Yıllardan 2006..., elimde akreplerle hazırdayım diyorlardı bir kullanıcı iletisinde. . 10 yıl olmuş değişen bir şey yok. Üniversitede indirmeye çıkardık 30 kişi, olurduk bir anda 7-8
Hun Türk Kandaşımı gayet iyi anlıyorum.
Bir benzeri daha yeni yaşandı...
Geçen gün dernek genel merkezinin olduğu sokakta komünist partililerle ciddi bir durum oldu. Karşı atak yapılacak diye duyuru yapıldı. Keşke duyuru yapılmasaydı. Normal gelenlerin bile büyük bölümü o gün derneğe gelmez oldu. Ve hatta dernek yöneticilerini galeyana getirip, tahrik edenler bile o günden sonra bir daha derneğe uğramadılar.
Derneğin olduğu binada Türkçülüğü kimselere bırakmayan ve kendi kişisel işleri için derneğin gücüyle rakiplerini tehdit eden, sözüm ona lafta en birinci Türkçü olan vatandaşa o gün dairesinin balkonundan komünistleri gizlice kameraya çekelim teklifimizi hay hay ne demek diye karşılayıp iş için kapısı çalındığında kapısı açılmamış, telefonuna cevap verilmemiş ve polis araya girip olaylar bir şekilde sona erdikten üç-beş saat sonra büyük bir pişkinlikle ancak ortaya çıkmıştır. Hep diyoruz. Korkak adamın davası olmaz diye...
Ne yazık ki iddiasını yüreğinde taşıyacak adam o kadar az ki... Buna çeşitli vesilelerle defalarca tanık olduk.

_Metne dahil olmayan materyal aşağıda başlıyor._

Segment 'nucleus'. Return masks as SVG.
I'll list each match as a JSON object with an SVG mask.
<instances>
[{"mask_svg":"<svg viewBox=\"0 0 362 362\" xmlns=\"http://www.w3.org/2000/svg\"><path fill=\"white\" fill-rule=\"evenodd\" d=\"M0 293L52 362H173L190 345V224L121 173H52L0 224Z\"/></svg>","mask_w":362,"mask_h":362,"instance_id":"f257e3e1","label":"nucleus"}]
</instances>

Durum uğraşa fiilen katılmak noktasında buyken maddi olarak destek olmak noktasında da aynı. Yani kuru laf var, klavye arkasından esip-gürlemek gırla. İş gerçeğe dökülünce Nasrettin Hocanın fil mevzu birebir yaşanıyor...
Artık bunlara alıştık...
Ergene karı boşamak ne kadar kolaysa, klavye gerisinden esip, gürlemek de o kadar kolay.
İcraat...
Bir kaç istisna dışında, tamamına yakını, kocaman bir sıfır.
Tanrı Türkü ve Türk yurtlarını korusun.